** Start Text shown **

Greil Marcus' fascinating book starts with this question: why were audiences so hostile to Dylan's new material and style? Marcus' thesis is that Dylan on Highway 61 rediscovered the folk music that America had forgotten, a folk music which had been co-opted by the '30s (and subsequent) Left, a music which was much older and much, much weirder than the work of Woody Guthrie and other late '50s exemplars of the folk tradition. Audiences were in for a shock when Dylan's surreal imagery and often apolitical but weirdly resonant lyrics replaced his plainer earlier folk tunes and protest songs.
The book's former title is an allusion to Ralph Ellison's novel "The Invisible Man," whose protagonist is invisible to his fellow Americans because they choose not to see him. In the same way, the very, very weird music of Dock Boggs, Mississippi John Hurt and many others, documented with loving care by Harry Smith, the compiler of the seminal "The Anthology of American Folk Music," was invisible to mainstream audiences during the 1950s and '60s, just as the history they documented was invisible to the majority of its time. It is a countercultural history in song of the U.S., including everything from slave narratives, love ballads, ancient blues, mythical re-tellings of political events, etc. This music is much richer and more complex than the mid-twentieth century folk music familiar to Dylan fans.

** End Text shown **

__The tasks__
(a) Translate this sentence from the Greil Marcus book review into Spanish: "This music is much richer and more complex than the mid-twentieth century folk music familiar to Dylan fans."
(b) Carry on the Greil Marcus book review with a new paragraph that follows its last sentence.

** Start Dataset extract **

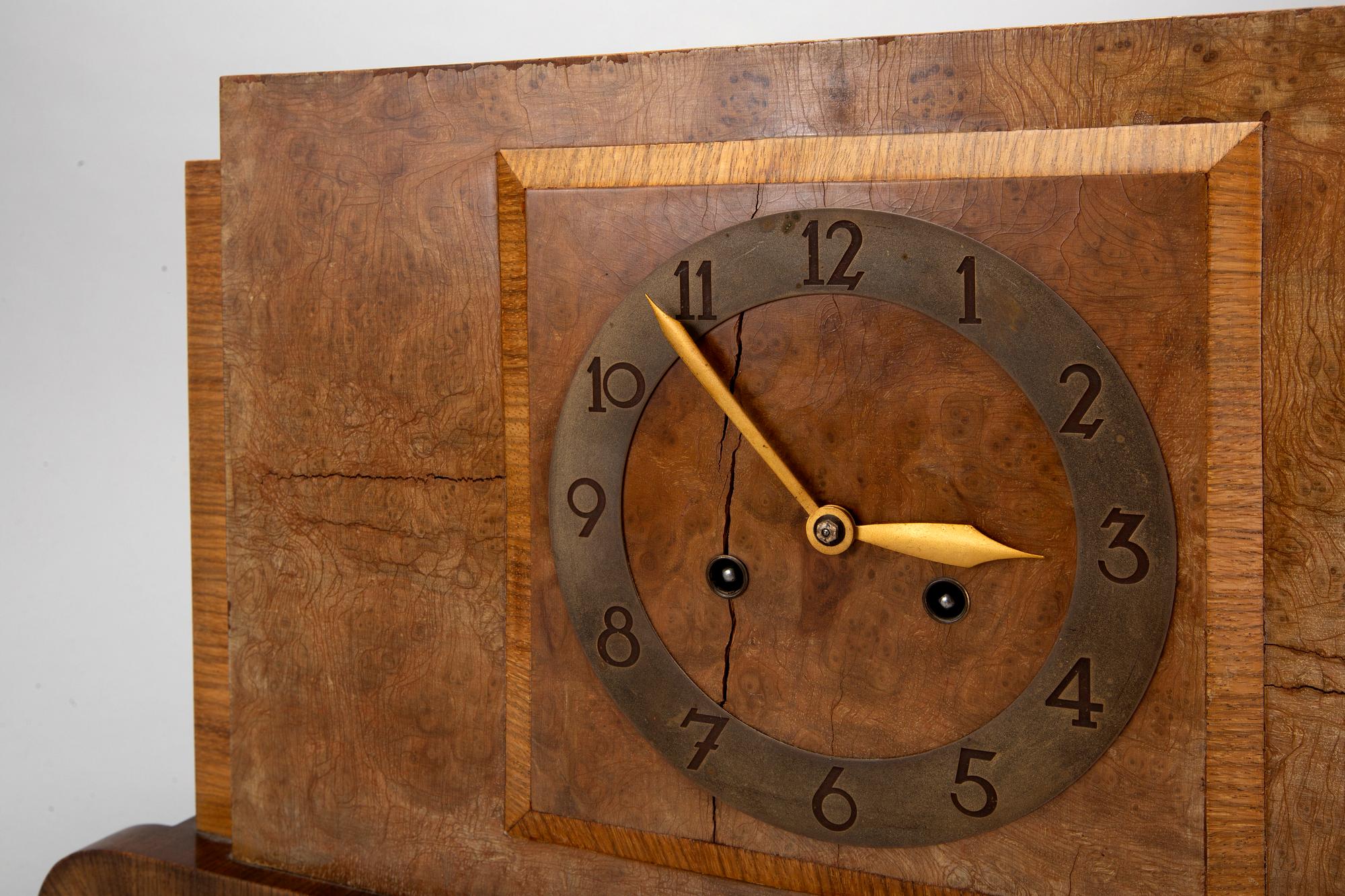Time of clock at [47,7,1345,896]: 2:53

** End Dataset extract **

__Responses in order__
(a) Esta música es mucho más rica y compleja que la música folk de mediados del siglo XX que conocen los fans de Dylan.

(b)
Marcus illuminates the connections between Dylan's mid-60s work and the "The Anthology of American Folk Music" and shows how Dylan's leap forward-- into surrealism, wild juxtaposition, historical allusion, electric instrumentation and only elliptical allusions to politics-- was also a leap backward into the Anthology's traditions.
This is one of those books whose ideas make the head spin. Marcus writes clearly but manages to keep the imagination running on overdrive. Like Pynchon, Levi-Strauss, Murakami and Dylan himself, the work is as much a set of ideas as an invitation to connect the many dots. As well as a fascianting tour through the work of Dylan, the Band and the Anthology, this is partly an alternative history of the U.S. and a pretty incisive reminder that folk music, as Dylan once said "is pure mystery."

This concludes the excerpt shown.